#### Web page caption snippets:

——————————

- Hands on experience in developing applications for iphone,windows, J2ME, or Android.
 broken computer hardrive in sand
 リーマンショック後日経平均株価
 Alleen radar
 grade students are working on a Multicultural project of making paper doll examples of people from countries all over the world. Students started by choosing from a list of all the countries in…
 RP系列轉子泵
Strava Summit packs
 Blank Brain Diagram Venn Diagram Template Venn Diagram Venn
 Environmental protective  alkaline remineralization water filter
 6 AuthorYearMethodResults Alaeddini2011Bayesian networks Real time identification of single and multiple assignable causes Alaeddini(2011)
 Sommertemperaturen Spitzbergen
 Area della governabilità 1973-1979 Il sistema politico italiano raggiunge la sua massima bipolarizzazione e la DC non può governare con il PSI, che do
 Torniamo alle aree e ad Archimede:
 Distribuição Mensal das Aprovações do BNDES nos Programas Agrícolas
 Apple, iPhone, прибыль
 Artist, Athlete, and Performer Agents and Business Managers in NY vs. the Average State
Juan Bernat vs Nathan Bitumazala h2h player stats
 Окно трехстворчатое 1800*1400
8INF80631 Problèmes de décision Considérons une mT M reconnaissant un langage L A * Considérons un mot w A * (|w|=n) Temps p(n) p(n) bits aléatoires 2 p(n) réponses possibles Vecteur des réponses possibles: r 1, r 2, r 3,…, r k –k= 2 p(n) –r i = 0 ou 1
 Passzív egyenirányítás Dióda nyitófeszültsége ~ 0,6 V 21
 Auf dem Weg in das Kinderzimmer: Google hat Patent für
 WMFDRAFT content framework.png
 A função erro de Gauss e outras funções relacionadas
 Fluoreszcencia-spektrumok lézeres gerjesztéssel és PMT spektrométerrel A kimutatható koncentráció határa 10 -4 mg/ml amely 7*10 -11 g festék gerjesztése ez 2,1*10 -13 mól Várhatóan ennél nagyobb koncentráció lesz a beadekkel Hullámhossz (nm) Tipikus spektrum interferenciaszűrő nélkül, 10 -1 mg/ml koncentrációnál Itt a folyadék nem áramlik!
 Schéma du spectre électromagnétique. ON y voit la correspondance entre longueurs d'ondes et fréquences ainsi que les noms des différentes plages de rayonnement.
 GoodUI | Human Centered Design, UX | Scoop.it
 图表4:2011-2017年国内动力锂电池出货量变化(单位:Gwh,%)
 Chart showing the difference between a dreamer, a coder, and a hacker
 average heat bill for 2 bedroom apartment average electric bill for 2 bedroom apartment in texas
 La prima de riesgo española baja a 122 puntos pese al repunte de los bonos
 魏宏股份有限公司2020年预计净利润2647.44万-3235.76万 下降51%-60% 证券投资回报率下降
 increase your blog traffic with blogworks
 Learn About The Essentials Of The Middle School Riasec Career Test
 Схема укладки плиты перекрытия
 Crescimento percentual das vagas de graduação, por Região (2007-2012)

——————————

#### EXERCISE DIRECTIONS:
Exact copies of the lines from the one containing "图表4:2011-2017年国内动力锂电池出货量变化(单位:Gwh,%)" through the final line of the records are all the answer should hold.

#### ANSWER FOR THIS EXERCISE:
 图表4:2011-2017年国内动力锂电池出货量变化(单位:Gwh,%)
 Chart showing the difference between a dreamer, a coder, and a hacker
 average heat bill for 2 bedroom apartment average electric bill for 2 bedroom apartment in texas
 La prima de riesgo española baja a 122 puntos pese al repunte de los bonos
 魏宏股份有限公司2020年预计净利润2647.44万-3235.76万 下降51%-60% 证券投资回报率下降
 increase your blog traffic with blogworks
 Learn About The Essentials Of The Middle School Riasec Career Test
 Схема укладки плиты перекрытия
 Crescimento percentual das vagas de graduação, por Região (2007-2012)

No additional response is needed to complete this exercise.